A new approach has given rise to the hope for a faster and more reliable method for determining cancer cell types. Scientists from the Max Planck Institute for Intelligent Systems in Stuttgart and the University of Heidelberg found that cells can be very accurately characterised using fractal geometry. This theory describes objects whose minute structural details resemble their larger contours. Cancer cells are not able to regulate their growth and, as a consequence their shape, as effectively as healthy cells. The particular fractal geometry of a cell therefore becomes a marker of the cell type. Using this mathematical method in combination with sophisticated image recognition, it is possible to establish the progression of cancer in a cell. The researchers studied the statistical distribution of the occurrence of structural details on the surface of different tumour cells, and were thus able to identify cancer cells with more accuracy than when using the conventional immunohistological method. Moreover, they were able to distinguish between different tumours.
The concept of fractals was introduced less than 40 years ago; however, fractal structures have existed from time immemorial. The leaves of a fern, Romanesco broccoli and coastlines all follow a pattern in which geometrical and topographical features are repeated, when they are increasingly magnified. Outgrowth and protrusions on the cell surface also display such “self-similar” patterns.
The team working with Joachim Spatz, Director at the Max Planck Institute for Intelligent Systems in Stuttgart and Professor at the University of Heidelberg, has now discovered that tumour cells and healthy cells can be identified using fractal geometry.
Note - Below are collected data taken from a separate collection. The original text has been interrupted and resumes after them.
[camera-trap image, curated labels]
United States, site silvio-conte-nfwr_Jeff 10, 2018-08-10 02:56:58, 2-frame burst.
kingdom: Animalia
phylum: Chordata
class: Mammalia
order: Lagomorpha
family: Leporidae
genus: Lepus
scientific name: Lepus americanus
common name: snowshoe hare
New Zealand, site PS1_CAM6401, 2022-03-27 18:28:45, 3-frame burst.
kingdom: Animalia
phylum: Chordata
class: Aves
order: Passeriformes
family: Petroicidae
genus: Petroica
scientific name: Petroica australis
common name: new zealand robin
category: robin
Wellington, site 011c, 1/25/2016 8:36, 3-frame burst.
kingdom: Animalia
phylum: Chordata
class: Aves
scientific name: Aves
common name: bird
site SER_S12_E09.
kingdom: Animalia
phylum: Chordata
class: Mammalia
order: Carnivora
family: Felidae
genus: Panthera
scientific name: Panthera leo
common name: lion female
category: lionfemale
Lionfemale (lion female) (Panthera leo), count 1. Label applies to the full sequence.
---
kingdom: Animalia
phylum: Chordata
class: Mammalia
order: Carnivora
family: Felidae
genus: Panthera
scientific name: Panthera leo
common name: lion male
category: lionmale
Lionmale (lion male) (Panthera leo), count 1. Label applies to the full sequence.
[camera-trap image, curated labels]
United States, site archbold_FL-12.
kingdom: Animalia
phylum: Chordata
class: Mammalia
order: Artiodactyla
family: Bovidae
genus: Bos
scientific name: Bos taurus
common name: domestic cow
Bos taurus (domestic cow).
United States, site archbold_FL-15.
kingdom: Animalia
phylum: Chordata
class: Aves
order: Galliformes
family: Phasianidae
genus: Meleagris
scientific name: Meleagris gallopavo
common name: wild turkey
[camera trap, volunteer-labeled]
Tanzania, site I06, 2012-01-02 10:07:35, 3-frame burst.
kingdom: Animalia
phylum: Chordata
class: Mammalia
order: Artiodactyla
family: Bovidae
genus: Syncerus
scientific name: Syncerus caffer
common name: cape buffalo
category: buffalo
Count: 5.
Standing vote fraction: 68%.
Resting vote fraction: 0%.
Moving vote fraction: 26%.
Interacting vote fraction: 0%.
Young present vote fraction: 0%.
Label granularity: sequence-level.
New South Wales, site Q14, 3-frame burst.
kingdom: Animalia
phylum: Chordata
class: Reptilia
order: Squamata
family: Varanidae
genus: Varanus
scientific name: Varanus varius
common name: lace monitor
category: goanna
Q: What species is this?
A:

The scientists magnified the contours of human pancreas tumour cells and analysed their physical irregularities. They then calculated the fractal dimensionality, a measure of the statistical distribution of the irregularities, of the cell contours. Cancer cells display a greater degree of fractality than healthy cells, since the chaotic growth of tumours causes very irregular convexities of varying size on the cell surface. However, not only did the fractal dimension indicate for the researchers the presence of a tumour cell, it could also be used to determine with 97 per cent accuracy to which of two different lines of malignant pancreas tumour cells it belonged. “This is a much more accurate and faster method for determining cancer cell types than the established procedure,” says Joachim Spatz.
Determining cancer cell types is still an uncertain and time-consuming task
To date, cancer cells and their primary site of origin in the body were identified in extracted biopsy samples that were stained using specific antibodies and biomarkers. However, there are drawbacks to this method of staining: It requires numerous individual steps with expensive antibodies, rendering it costly and time-consuming. Moreover, the stains predominantly used make it more difficult to distinguish the tiny differences in cells. As a consequence, cancer is only correctly diagnosed in 85 per cent of samples.
Using fractal geometry, Joachim Spatz’ team is able to identify cancer cells more reliably and much faster. With this method, cells can be studied under a microscope without requiring special preparation. In a reflection interference contrast microscope (RICM), the team is able to study the details of the cell contours. Whereas a conventional bright-field microscope illuminates the sample from below, the microscope used by the Stuttgart-based scientists measures the reflection of light on the cell surface. This differs according to whether the light falls directly on a cell or first hits an aqueous cell culture medium and then a cell. The reflected light permits the study of even minute structures on the cell surface.
“Analysis of the fractal geometry of cell surfaces promises great potential for clinical diagnostics,” says Spatz. The scientists are now investigating possible clinical applications for their method. They are studying different malignant cell lines and primary cells, i.e., cells that are taken directly from human organs and, in contrast to tumour cell lines, have a limited culture lifespan. “Our next step is to seek cooperation with clinics, in order to test the method directly on relevant tissue samples,” Joachim Spatz explains.